En ville, si l'on en croit des études menées par les Unions régionales de médecins libéraux (Urml), la spirale du burn-out aspirerait près d'un médecin sur deux (une proportion que l'on retrouve, toutes catégories de médecins confondues, dans des enquêtes conduites à l'étranger, et notamment au Canada).
Auscultés en 2001, les médecins libéraux bourguignons étaient 47 % à souffrir d'épuisement émotionnel, 41 % à faire part d'une réduction de leur accomplissement personnel et 33 % à évoquer leur dépersonnalisation. Des chiffres qui prouvent que l'épuisement émotionnel des médecins est supérieur à celui des aides-soignants et des travailleurs sociaux, et presque deux fois plus élevé que celui des pompiers. Selon l'étude de l'Urml de Bourgogne, les déterminants du burn-out des médecins sont, pour une part, la charge de travail, mais surtout les relations avec les patients, citées en tête des situations ayant provoqué « stress, tension, ras-le-bol » par les praticiens interrogés. Les attitudes en cause sont, d'abord, l'agressivité des patients, puis leurs demandes de visites non justifiées, les cas complexes, les demandes excessives assimilées à un harcèlement. Etonnamment, les menaces de poursuites judiciaires à l'encontre du praticien ne sont citées qu'en fin de liste.
En 2003, un étude menée en Champagne-Ardenne a complété ce tableau, établissant un distinguo entre les sexes - les femmes auraient un plus faible épuisement émotionnel que les hommes et dépersonnaliseraient moins leurs patients -, entre les spécialités - les généralistes auraient un moindre accomplissement personnel que les spécialistes - et entre les zones géographiques - les médecins ruraux tendraient plus que leurs confrères urbains à être émotionnellement épuisés et à ressentir un faible accomplissement personnel.

§ **Extraits de données**:
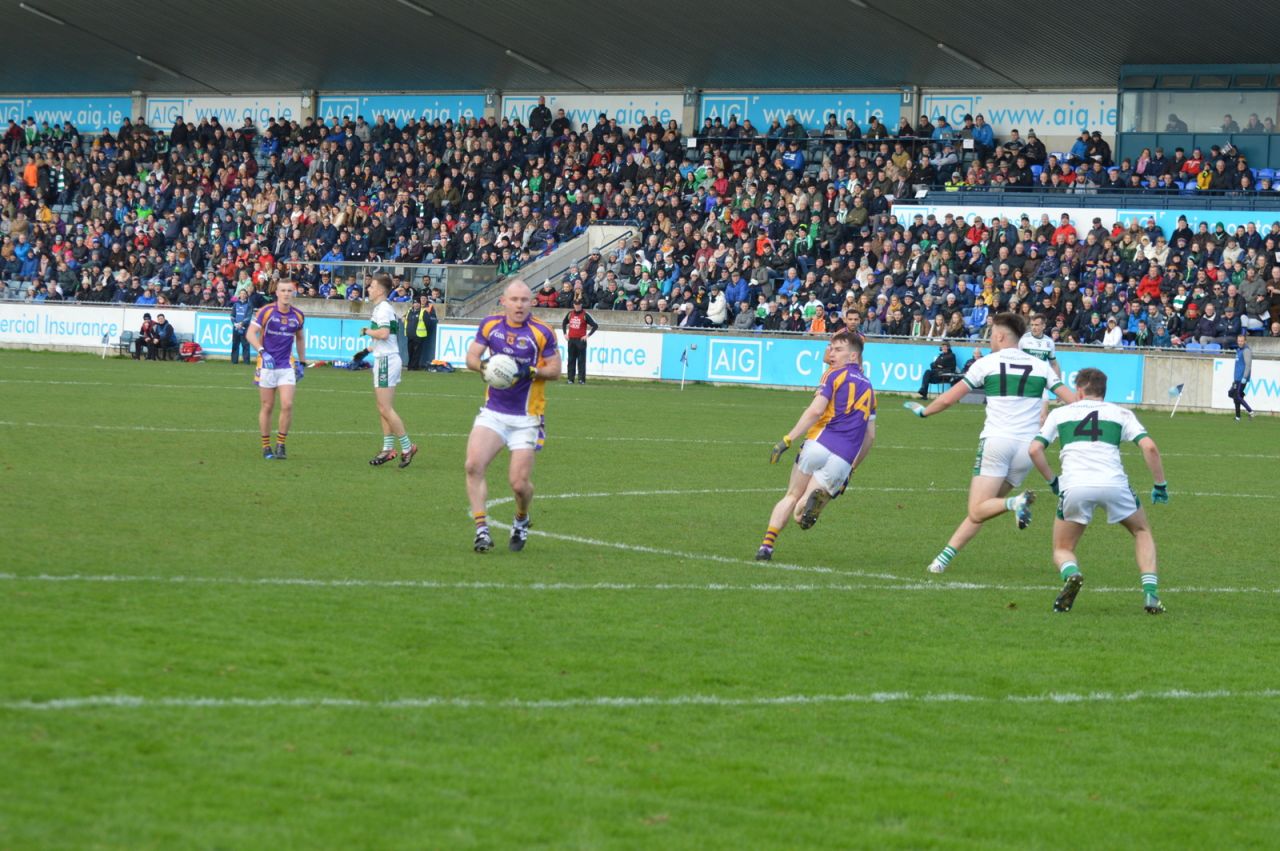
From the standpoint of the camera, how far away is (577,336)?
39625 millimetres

--

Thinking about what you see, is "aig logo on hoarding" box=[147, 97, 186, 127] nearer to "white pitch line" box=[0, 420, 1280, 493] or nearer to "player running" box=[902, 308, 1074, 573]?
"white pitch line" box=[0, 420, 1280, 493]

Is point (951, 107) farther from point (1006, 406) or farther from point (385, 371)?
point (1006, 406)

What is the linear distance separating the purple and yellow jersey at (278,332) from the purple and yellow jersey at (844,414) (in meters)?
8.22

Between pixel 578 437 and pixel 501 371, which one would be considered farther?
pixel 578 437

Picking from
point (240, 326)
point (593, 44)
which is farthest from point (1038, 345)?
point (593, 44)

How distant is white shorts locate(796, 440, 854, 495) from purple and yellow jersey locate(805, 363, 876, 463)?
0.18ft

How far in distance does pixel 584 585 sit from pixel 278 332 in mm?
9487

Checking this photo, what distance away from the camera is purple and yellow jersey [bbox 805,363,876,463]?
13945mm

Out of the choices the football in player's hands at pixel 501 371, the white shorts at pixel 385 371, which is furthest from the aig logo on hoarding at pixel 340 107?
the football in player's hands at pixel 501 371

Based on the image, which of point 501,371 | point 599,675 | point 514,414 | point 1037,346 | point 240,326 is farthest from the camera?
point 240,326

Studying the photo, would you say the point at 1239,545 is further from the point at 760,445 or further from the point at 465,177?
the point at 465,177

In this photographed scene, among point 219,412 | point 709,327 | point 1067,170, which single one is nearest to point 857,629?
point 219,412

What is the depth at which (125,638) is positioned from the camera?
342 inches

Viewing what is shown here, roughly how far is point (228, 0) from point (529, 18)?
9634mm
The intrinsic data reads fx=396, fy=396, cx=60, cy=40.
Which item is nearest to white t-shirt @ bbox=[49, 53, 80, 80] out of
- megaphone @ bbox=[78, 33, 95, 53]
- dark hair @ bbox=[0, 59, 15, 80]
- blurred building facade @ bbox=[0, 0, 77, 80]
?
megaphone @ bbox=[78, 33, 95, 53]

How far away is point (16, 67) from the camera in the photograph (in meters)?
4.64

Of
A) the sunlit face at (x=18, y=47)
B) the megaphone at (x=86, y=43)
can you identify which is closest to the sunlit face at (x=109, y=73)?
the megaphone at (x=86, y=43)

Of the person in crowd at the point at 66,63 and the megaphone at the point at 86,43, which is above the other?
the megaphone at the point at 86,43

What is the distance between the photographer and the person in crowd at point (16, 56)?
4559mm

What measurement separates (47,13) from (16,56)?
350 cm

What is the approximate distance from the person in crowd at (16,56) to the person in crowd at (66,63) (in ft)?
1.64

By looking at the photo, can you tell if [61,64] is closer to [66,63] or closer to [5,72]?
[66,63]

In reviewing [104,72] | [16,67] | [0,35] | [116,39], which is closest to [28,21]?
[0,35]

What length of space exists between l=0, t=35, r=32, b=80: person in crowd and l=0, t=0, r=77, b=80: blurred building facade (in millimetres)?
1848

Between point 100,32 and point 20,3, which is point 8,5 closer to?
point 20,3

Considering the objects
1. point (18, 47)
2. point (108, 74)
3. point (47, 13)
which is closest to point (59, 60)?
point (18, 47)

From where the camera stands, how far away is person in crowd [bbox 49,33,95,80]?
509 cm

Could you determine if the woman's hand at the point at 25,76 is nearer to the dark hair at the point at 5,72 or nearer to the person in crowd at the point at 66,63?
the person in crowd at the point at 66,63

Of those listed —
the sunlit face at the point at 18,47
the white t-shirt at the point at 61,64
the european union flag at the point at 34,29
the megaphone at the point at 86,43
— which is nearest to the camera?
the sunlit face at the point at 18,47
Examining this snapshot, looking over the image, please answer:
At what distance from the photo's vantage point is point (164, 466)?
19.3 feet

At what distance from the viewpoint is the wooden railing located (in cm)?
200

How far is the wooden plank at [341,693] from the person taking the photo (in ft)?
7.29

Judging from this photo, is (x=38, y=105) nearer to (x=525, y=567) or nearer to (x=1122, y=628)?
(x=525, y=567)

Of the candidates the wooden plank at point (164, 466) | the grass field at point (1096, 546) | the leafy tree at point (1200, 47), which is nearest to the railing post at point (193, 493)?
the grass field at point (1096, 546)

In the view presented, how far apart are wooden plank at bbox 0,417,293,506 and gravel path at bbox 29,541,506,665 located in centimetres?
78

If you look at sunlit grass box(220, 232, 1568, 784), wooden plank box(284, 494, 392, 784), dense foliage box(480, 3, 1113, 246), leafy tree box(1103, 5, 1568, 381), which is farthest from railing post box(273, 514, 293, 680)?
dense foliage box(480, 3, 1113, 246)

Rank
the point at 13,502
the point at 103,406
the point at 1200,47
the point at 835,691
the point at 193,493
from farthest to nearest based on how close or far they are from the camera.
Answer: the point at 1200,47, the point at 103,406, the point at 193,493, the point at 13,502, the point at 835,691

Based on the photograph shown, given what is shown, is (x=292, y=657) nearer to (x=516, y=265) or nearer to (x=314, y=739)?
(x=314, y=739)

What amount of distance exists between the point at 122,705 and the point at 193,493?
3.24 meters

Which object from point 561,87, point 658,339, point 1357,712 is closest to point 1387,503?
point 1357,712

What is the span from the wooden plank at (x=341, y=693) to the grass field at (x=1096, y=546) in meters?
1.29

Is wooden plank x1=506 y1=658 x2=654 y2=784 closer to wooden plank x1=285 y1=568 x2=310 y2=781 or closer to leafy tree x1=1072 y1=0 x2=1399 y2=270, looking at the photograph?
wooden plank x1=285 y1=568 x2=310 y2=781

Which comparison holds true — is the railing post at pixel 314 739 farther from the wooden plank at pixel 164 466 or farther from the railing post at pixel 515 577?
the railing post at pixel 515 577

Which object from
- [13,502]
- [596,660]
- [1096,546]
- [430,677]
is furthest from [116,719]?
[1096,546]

§ **Consigne**: Dans le texte sur le burn-out des médecins, recopiez s'il vous plaît le passage qui va de « En ville, si » jusqu'à « notamment au Canada). », en remplaçant « Canada » par « Québec ». Seul le texte sert de source.

§ **Réponse**:
En ville, si l'on en croit des études menées par les Unions régionales de médecins libéraux (Urml), la spirale du burn-out aspirerait près d'un médecin sur deux (une proportion que l'on retrouve, toutes catégories de médecins confondues, dans des enquêtes conduites à l'étranger, et notamment au Québec).